Comparing Dimensional and Relational Models

In data management, dimensional models and relational models are two different approaches. Dimensional models are designed to make it easier to analyze data, while relational models focus on organizing data accurately.

  • Dimensional Models:
    • These models are good for analyzing data and understanding business performance.
    • They can handle many tables efficiently, speeding up queries and making reporting easier.
  • Relational Models:
    • These models are easier to set up if the data is organized in standard tables with rows and columns.
    • They focus on keeping data correct and reducing duplication, but this can slow down analysis.

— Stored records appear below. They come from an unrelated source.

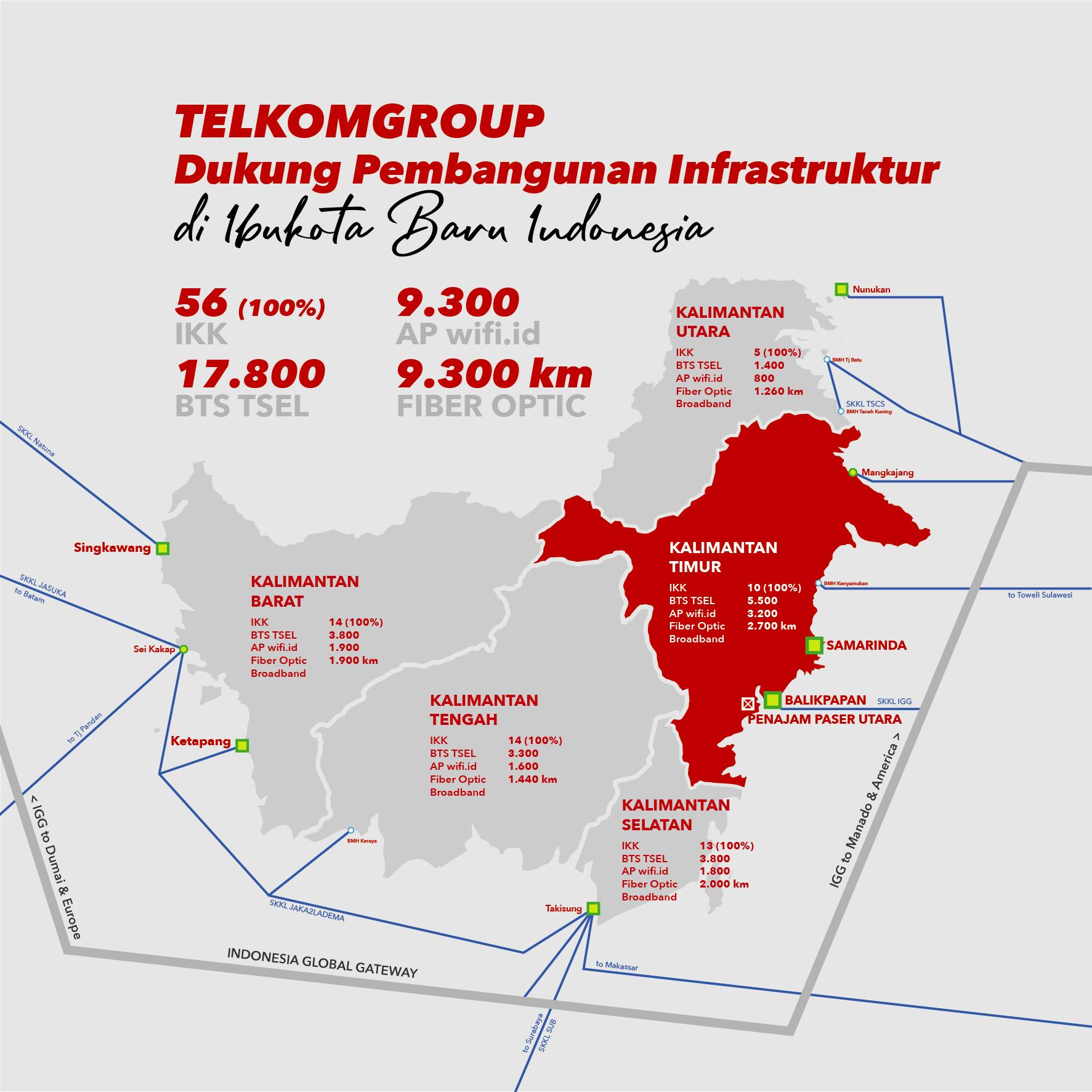 Infografis dukungan TelkomGroup terhadap pembangunan infrastruktur di Ibukota baru Indonesia di Kalimantan Timur. (Foto: Telkom/NUSANTARANEWS.CO)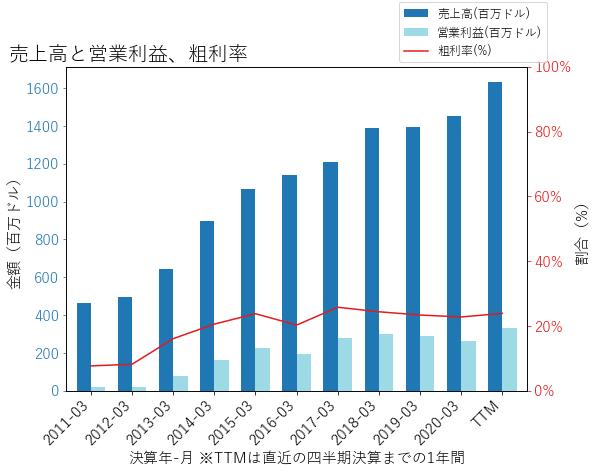 EXPの売上高と営業利益、粗利率のグラフ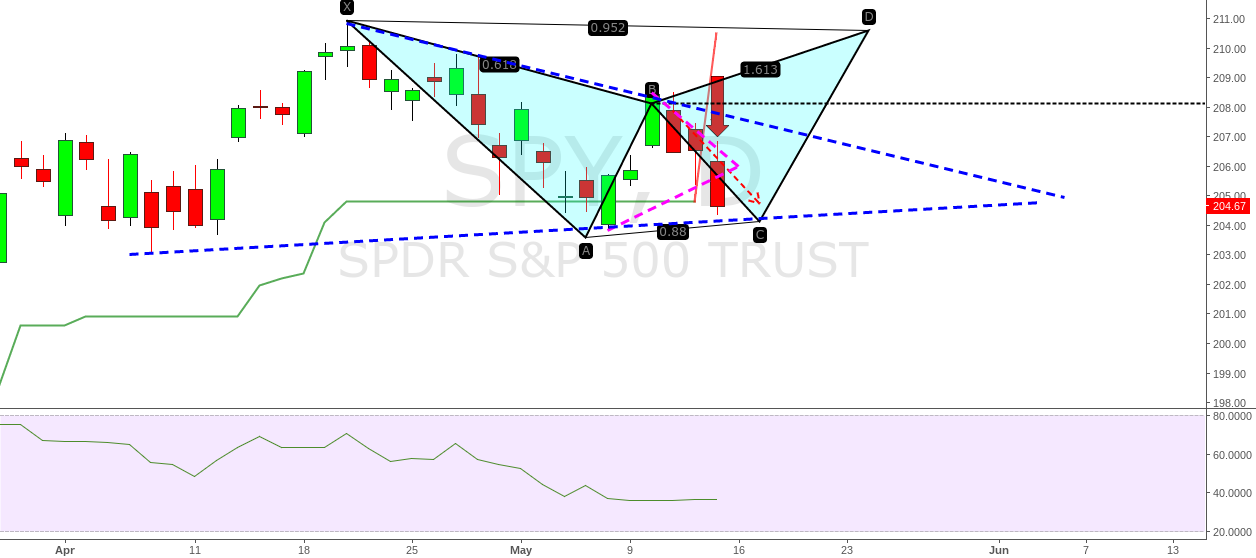 $spy confirm sell signal on daily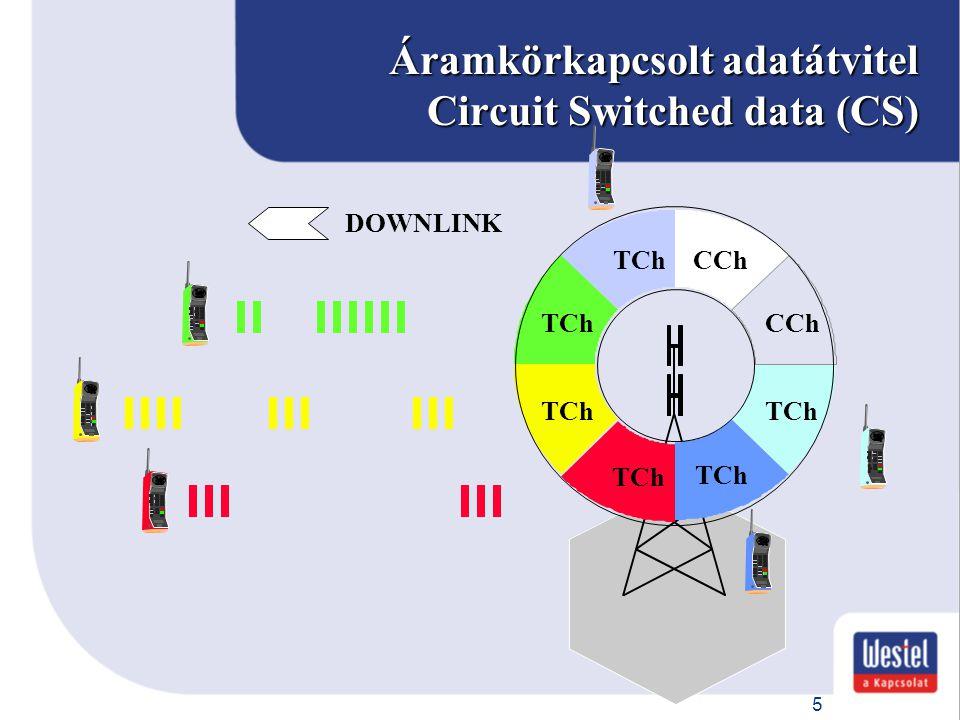 5 DOWNLINK TCh CCh TCh Áramkörkapcsolt adatátvitel Circuit Switched data (CS)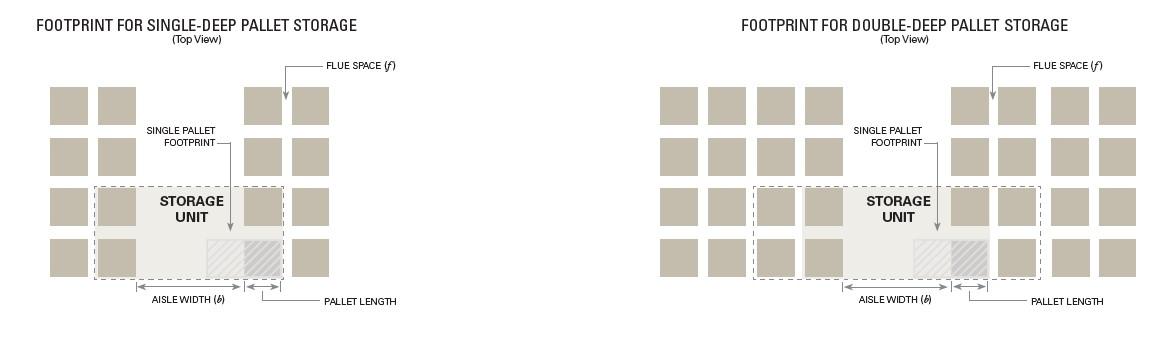 calculate-aisle-size-illustration-2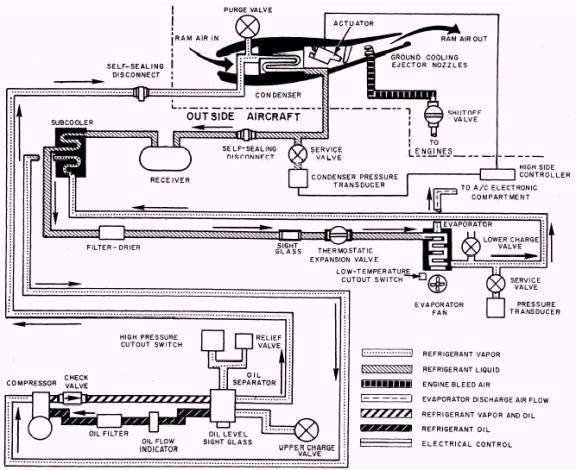 Operations And Components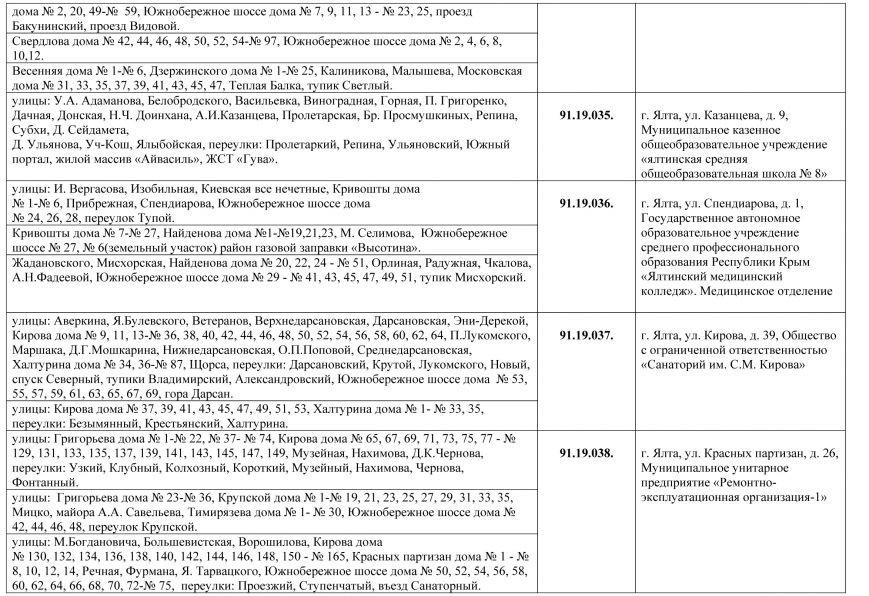 3Границы счетных участков и адреса участковых счетных комиссий на 22 мая 2016г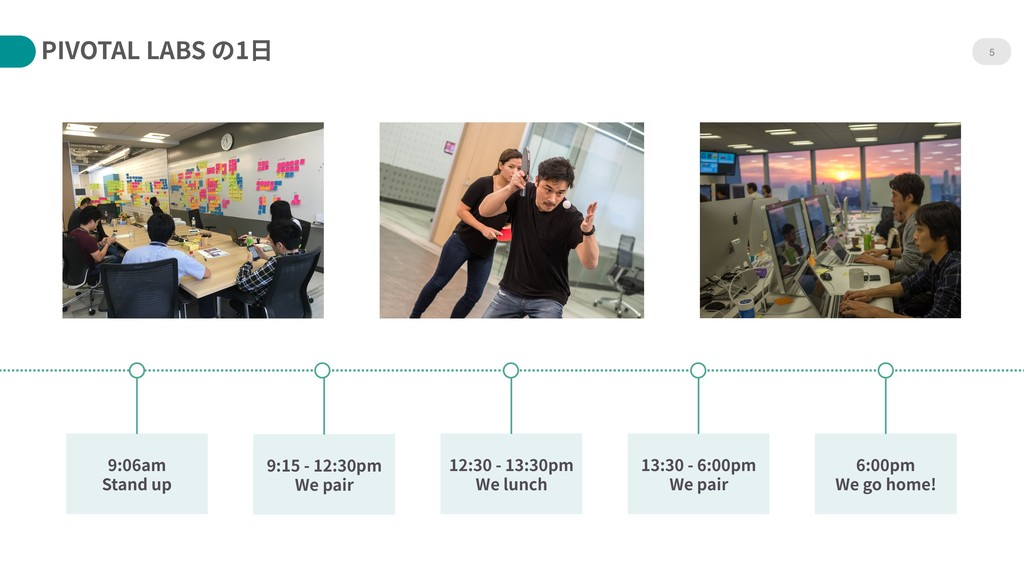 5 PIVOTAL LABS の1⽇ 9:06am Stand up 9:15 - 12:3...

Dimensional modeling uses different layouts, like star and snowflake schemas. A star schema has one main table surrounded by other tables, making it clear and simple to understand.

Dimensional models are better for analyzing data, while relational models provide a clear way to manage data. The choice between them depends on what the business needs and how complex the data is.

Common Data Model in Data Modeling

A Common Data Model(CDM) is a standard method for storing and organizing data, particularly in data warehouses. It creates a clear and consistent way to represent data in tables, making it easier for different systems to understand and work with the information.

When importing data from different sources, like various customer relationship management (CRM) systems, it's not practical to use just one system's format. Each system may have different table structures and field names, which can cause confusion. Instead, you should create a new Common Data Model (CDM) that brings all these formats together into one clear structure. This Common Data Model (CDM) will be flexible enough to meet your current and future data needs. Many cloud providers offer easy-to-customize CDMs for specific industries, helping you save time and reduce risks in data integration.

Data Vault Modeling

Data Vault modeling is a way to organize data, developed by Daniel Linstedt in 2000. It provides a flexible and reliable way to manage historical data, making it easier to keep track of changes over time.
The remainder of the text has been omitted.